TEXTO FORNECIDO
◇ ◇ ◇

Lugar comum e muito preconceito |
Em
entrevista concedida à RBS TV, o professor de pós-graduação Fernando Becker, da
UFRGS, comentou a proposta da deputada Liziane Bayer de que se ensine
criacionismo em escolas públicas (confira).
Várias vezes deixei claro aqui que muitos criacionistas, incluindo os associados
da Sociedade Criacionista Brasileira, entre os quais me incluo, discordam de
propostas dessa natureza (confira).
Mas a argumentação de Becker é por demais rasa e até injusta. Melhor seria
terem convidado um criacionista esclarecido para explicar por que o criacionismo
não deve ser ensinado em escolas públicas, e não apenas um professor cujas
opiniões revelam desconhecimento das discussões sobre o tema. Mais um exemplo
de mau jornalismo... Assista aqui e aqui aos vídeos. A seguir, quero pontuar algumas frases do professor.
Becker
começa com o lugar comum de que criacionismo é religião e deve ser relegado ao
seu “gueto”, digo, à igreja. Ainda que seja um fenômeno cultural, para Becker
ele não deve sequer ser ensinado nas escolas. Ele diz que a “função da escola é
trazer o conhecimento científico para a população”. Ok, mas instantes depois defende
o ensino de uma teoria segundo a qual a vida teria surgido da não vida, há
bilhões de anos, e se tornado mais e mais complexa ao longo do tempo. Becker
omite o fato de que essa ideia pertence ao campo da filosofia (naturalismo
filosófico), e não à ciência propriamente dita. O macroevolucionismo naturalista
não pode ser submetido à investigação científica e, portanto, seguindo o
argumento do professor, também não deveria ser ensinado em aulas de ciências.

◇ ◇ ◇

MATERIAL FORNECIDO
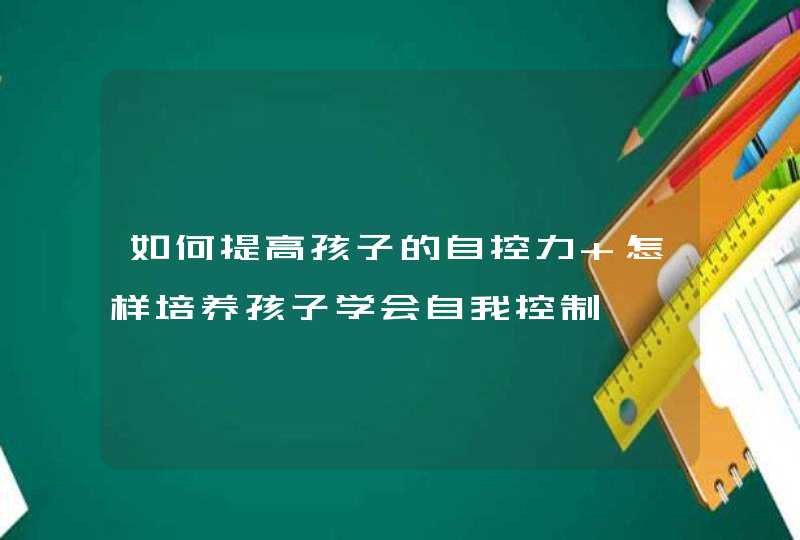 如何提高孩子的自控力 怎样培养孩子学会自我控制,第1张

◇ ◇ ◇

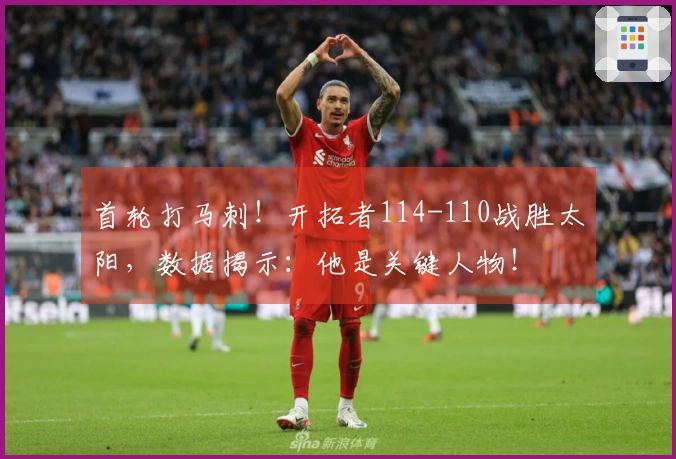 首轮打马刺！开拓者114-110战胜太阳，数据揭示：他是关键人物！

◇ ◇ ◇

TAREFA
Repita, sem mudar nada, o trecho do texto sobre criacionismo nas escolas começando em "Mas a argumentação" e terminando em "frases do professor.".

RESPOSTA FINAL
Mas a argumentação de Becker é por demais rasa e até injusta. Melhor seria
terem convidado um criacionista esclarecido para explicar por que o criacionismo
não deve ser ensinado em escolas públicas, e não apenas um professor cujas
opiniões revelam desconhecimento das discussões sobre o tema. Mais um exemplo
de mau jornalismo... Assista aqui e aqui aos vídeos. A seguir, quero pontuar algumas frases do professor.